Chief among these strategies has been the issuance of bonds. For financial institutions with strong government backing, this means liquidity at relatively low interest rates. Although most issue subordinated debt, cooperation with the China Banking Regulatory Commission has insured that rates are not prohibitive. This strategy has already been employed this year by China Construction Bank, Agricultural Bank of China, and Pudong Development Bank. Although much of the issuance has taken place domestically, it has coincided with greater internationalization of the RMB: on September 7th, 2011, the Bank of China announced that it would issue up to RMB 5 billion in RMB-denominated bonds for sale in Hong Kong. China Merchants Bank and China Citic Bank have also joined the fray, issuing theirown ‘dim sum’ bonds. Bond issuance from banks trebled in the first half of 2011 and looks to be employed extensively as the government seeks to wean companies off their reliance on banks.

Issuance of new shares has also been employed by a number of Chinese financial institutions. Citic Securities, China’s largest brokerage,recently completed a HK$13.2 billion ($1.7 billion) share issuance in Hong Kong. Although the shares sold at the low end of the potential price range, the issuance provided the brokerage with a solid infusion of outside capital otherwise unavailable. China Everbright Bank, in an effort to satisfy capital requirements, recently received approval to hold a $7 billion IPO in Hong Kong. However, the issuance was delayed indefinitely after the desired share price was found unattainable. Overall, Chinese enterprises have seen a slowdown in IPO interest given tepid external demand. Thus, the strategy will probably have limited efficacy.

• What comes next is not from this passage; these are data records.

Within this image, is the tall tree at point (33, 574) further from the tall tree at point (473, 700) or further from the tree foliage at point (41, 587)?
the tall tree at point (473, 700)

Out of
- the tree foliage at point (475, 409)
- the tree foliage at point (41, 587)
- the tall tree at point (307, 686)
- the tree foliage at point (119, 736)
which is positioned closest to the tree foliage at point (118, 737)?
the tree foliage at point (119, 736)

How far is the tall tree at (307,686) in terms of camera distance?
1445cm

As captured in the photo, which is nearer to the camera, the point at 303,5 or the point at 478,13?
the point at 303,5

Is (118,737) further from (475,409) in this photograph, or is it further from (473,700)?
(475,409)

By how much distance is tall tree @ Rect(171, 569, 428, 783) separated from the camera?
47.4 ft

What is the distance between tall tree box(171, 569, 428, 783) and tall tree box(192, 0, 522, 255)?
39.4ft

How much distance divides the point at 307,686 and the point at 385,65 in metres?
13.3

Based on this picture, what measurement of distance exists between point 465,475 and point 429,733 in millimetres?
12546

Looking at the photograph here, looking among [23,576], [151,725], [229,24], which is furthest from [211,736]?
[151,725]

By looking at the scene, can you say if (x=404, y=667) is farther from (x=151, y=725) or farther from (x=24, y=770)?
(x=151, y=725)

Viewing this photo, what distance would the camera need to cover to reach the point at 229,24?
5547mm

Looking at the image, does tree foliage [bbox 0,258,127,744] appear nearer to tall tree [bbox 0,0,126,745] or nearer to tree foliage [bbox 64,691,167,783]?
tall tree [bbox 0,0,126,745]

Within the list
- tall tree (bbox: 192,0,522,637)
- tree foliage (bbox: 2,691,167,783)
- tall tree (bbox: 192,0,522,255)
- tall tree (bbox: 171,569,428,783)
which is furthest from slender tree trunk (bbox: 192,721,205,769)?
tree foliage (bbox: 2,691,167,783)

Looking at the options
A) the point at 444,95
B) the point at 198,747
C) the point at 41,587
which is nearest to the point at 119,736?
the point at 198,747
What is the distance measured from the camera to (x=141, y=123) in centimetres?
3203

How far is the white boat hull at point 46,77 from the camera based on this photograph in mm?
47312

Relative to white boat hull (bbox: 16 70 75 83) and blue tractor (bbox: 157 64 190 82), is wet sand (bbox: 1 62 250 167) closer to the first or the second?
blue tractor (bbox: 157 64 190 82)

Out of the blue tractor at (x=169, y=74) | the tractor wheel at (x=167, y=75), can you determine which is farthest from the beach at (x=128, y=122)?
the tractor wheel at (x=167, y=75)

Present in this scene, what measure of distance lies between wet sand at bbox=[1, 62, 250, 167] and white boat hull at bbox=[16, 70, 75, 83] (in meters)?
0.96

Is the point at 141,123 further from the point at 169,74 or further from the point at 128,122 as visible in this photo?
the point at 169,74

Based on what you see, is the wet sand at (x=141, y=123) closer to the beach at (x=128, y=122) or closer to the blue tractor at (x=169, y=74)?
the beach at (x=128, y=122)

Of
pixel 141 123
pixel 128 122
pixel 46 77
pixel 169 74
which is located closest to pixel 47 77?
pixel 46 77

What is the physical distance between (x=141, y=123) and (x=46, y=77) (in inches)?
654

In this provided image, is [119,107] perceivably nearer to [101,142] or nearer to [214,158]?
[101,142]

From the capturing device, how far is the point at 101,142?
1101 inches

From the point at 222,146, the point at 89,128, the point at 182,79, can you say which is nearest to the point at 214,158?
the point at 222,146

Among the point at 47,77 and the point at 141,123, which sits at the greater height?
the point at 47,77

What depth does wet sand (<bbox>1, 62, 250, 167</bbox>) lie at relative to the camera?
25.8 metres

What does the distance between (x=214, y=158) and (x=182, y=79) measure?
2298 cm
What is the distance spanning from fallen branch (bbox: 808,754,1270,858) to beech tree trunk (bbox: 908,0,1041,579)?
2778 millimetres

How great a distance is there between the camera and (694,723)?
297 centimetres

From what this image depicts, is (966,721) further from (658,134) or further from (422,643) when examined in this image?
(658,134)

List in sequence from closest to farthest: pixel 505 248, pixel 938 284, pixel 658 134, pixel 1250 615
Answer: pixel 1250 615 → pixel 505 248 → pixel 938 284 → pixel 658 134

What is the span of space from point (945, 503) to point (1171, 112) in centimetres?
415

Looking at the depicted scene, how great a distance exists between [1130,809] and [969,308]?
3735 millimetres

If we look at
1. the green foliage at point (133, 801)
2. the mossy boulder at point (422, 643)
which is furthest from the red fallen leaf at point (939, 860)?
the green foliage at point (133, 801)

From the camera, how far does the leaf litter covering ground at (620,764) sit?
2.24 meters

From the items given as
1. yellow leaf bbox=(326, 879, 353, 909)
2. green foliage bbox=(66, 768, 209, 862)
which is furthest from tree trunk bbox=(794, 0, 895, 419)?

Capital infusions and mergers have also been favored solutions, as banks have sought to alleviate pressure from NPL’s. The aforementioned Pudong Development Bank was recently the recipient of China Mobile’s patronage. With some $51 billion in cash, the world’s largest mobile operator is capable of acting strategically. Last year, it acquired a 20 percent stake in Pudong Development Bank, providing the lender with a much needed infusion of capital, sans an increased debt burden. For smaller lenders, mergers and acquisitions have been the preferred method for mitigating excessive debt burdens. Both the Bank of Hangzhou and the Bank of Nanjing have made acquisitions of smaller and weaker rivals in recent months. For many smaller local lenders, such infusions have been essential in navigating the peril of NPL’s from local government financing vehicles (LGFV’s).

Although the transition away from the debt-fueled investment model should be the subject of approbation, the new strategies applied banks are not without risk. As the Wall Street Journal reported, the dim sum bonds are subject to global market vagaries. Any sellout related to the European debt turmoil could result in dramatically increased borrowing costs for Chinese enterprises. As Gensheng Shen has argued, the information asymmetry that exists with Chinese enterprises, many of which are a legacy of the planned economy, will continue to be a deterrent for outside investors. Although many foreign financial institutions have taken strategic stakes in Chinese banks, the banks continue to serve some policy functions. Nonetheless, the recent policy changes by the PboC and CBRC are clearly steps in the right direction.

As Michael Pettis has argued vociferously, China will need to transition from investment and export-led growth to a more sustainable consumption-based path. Paramount in making this transition will be reducing excessive debt-fueled investment from state-owned enterprises. Increased capital requirements, reduced lending quotas, and higher rates paid to depositors will greatly facilitate the process. Perhaps inadvertently, this will also accelerate the internationalization of the Renminbi, as the recent RMB-denominated bond issuances in Hong Kong have evidenced. This should serve to mitigate the much-maligned global imbalances that have proliferated in recent years. Although numerous problems will continue to exist for China’s banks, including weak corporate governance and lax lending practices, the recent developments should be quite auspicious.